Scene-based spatial questions:
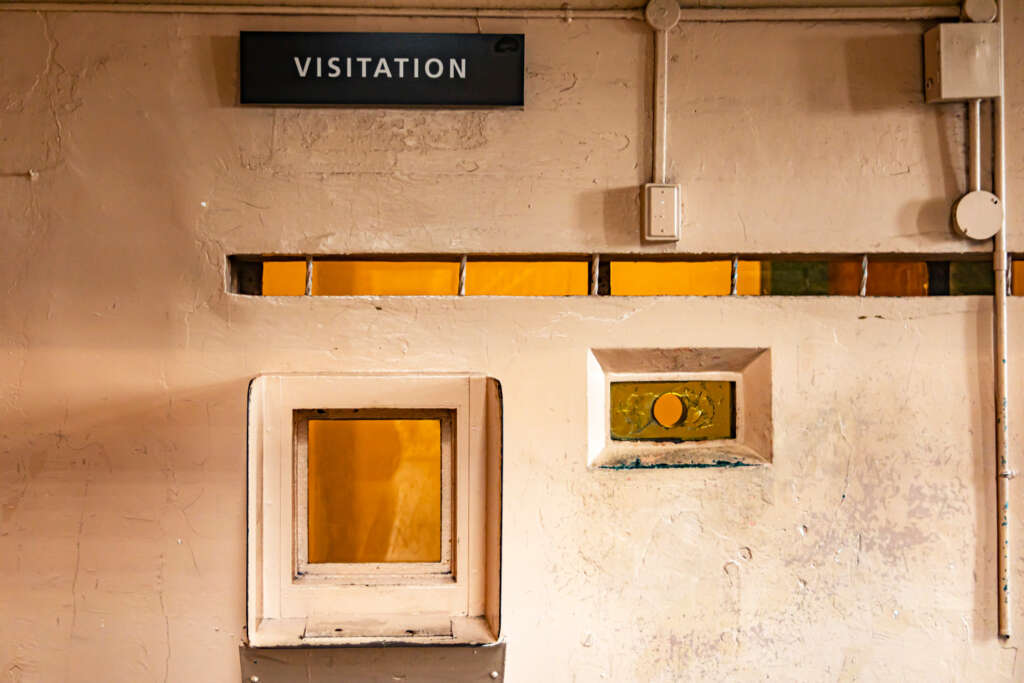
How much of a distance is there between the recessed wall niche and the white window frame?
299 mm

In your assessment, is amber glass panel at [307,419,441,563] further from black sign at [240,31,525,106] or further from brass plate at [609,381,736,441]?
black sign at [240,31,525,106]

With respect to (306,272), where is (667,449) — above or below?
below

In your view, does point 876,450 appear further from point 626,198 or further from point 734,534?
point 626,198

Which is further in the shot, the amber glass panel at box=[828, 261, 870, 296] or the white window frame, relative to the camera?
the amber glass panel at box=[828, 261, 870, 296]

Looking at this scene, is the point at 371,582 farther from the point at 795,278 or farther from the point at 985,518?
the point at 985,518

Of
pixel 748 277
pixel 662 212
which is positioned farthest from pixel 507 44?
pixel 748 277

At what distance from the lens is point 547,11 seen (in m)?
1.64

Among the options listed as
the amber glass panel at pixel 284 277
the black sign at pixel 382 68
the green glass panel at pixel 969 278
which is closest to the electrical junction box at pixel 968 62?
the green glass panel at pixel 969 278

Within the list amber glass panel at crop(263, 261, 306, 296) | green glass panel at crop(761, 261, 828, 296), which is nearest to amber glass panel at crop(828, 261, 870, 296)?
green glass panel at crop(761, 261, 828, 296)

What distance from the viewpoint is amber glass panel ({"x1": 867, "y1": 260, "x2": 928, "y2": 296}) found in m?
1.69

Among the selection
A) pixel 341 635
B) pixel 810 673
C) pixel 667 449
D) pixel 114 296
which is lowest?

-- EXERCISE --
Copy every row above word for word, leaving out the picture lines.

-- EXERCISE RESPONSE --
How much of a distance is there between the recessed wall niche and the white window frame?
299 mm

In your assessment, is amber glass panel at [307,419,441,563] further from black sign at [240,31,525,106] or further from brass plate at [609,381,736,441]?
black sign at [240,31,525,106]

With respect to (306,272), where is (667,449) — above or below?
below

In your view, does point 876,450 appear further from point 626,198 or further from point 734,534?
point 626,198

Which is further in the shot, the amber glass panel at box=[828, 261, 870, 296] or the white window frame, relative to the camera?
the amber glass panel at box=[828, 261, 870, 296]

Looking at this scene, is the point at 371,582 farther from the point at 795,278 or farther from the point at 985,518?
the point at 985,518

Of
pixel 748 277
pixel 662 212
which is positioned farthest from pixel 507 44?
pixel 748 277

At what distance from the lens is point 547,11 seen (in m)?
1.64

Among the options listed as
the amber glass panel at pixel 284 277
the black sign at pixel 382 68
the green glass panel at pixel 969 278
which is closest to the electrical junction box at pixel 968 62?
the green glass panel at pixel 969 278

Within the list amber glass panel at crop(263, 261, 306, 296) | green glass panel at crop(761, 261, 828, 296), which is nearest to amber glass panel at crop(828, 261, 870, 296)?
green glass panel at crop(761, 261, 828, 296)

What distance from the viewpoint is amber glass panel ({"x1": 867, "y1": 260, "x2": 928, "y2": 296}) found in m?
1.69

Among the selection
A) pixel 341 635
B) pixel 810 673
C) pixel 667 449
D) pixel 114 296
which is lowest?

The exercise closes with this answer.